Deep Learning Networks: Advantages of ReLU over Sigmoid Function
This was posted as a question on StackExchange. The state of the art of non-linearity is to use rectified linear units (ReLU) instead of sigmoid function in deep neural network. What are the advantages? I know that training a network when ReLU is used would be faster, and it is more biological inspired, what are the other advantages? (That is, any disadvantages of using sigmoid)?
Below is the best answer.
Sigmoid: not blowing up activation
Relu : not vanishing gradient
Relu : More computationally efficient to compute than Sigmoid like functions since Relu just needs to pick max(0, x) and not perform expensive exponential operations as in Sigmoids
Relu : In practice, networks with Relu tend to show better convergence performance than sigmoid. (Krizhevsky et al.)

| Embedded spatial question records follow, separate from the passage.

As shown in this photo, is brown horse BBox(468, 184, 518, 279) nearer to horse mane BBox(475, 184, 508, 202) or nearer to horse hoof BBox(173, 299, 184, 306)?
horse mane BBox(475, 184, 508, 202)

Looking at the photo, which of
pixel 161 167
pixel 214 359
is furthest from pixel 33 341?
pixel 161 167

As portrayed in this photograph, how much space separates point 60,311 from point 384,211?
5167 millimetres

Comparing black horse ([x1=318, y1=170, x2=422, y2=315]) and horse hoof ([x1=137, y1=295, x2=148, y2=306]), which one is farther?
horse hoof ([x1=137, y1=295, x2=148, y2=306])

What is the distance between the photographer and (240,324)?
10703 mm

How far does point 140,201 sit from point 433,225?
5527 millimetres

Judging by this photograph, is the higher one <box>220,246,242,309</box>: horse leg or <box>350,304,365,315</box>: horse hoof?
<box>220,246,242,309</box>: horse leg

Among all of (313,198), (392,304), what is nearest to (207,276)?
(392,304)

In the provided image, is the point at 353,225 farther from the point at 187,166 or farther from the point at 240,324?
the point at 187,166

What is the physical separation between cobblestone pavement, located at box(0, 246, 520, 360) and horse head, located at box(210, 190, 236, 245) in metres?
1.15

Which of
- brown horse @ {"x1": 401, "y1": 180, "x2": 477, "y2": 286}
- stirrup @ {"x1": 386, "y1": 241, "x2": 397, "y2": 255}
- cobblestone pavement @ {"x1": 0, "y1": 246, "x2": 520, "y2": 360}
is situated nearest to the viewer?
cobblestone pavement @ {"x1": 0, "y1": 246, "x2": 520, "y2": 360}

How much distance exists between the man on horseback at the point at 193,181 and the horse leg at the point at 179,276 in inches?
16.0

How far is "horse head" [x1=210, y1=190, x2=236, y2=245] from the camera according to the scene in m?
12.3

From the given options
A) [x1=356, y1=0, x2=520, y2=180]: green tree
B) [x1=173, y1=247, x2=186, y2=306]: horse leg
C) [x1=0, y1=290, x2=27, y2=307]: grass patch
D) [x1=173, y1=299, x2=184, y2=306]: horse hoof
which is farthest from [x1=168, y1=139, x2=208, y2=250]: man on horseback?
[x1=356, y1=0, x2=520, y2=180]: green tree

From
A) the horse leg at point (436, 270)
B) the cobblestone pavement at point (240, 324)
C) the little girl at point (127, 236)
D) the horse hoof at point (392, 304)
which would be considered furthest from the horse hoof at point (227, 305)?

Sigmoid: tend to vanish gradient (cause there is a mechanism to reduce the gradient as “a” increases, where “a” is the input of a sigmoid function. Gradient of Sigmoid: S′(a)=S(a)(1−S(a)). When “a” grows to infinite large, S′(a)=S(a)(1−S(a))=1×(1−1)=0.
Relu : tend to blow up activation (there is no mechanism to constrain the output of the neuron, as “a” itself is the output)
Relu : Dying Relu problem – if too many activations get below zero then most of the units(neurons) in network with Relu will simply output zero, in other words, die and thereby prohibiting learning.(This can be handled, to some extent, by using Leaky-Relu instead.)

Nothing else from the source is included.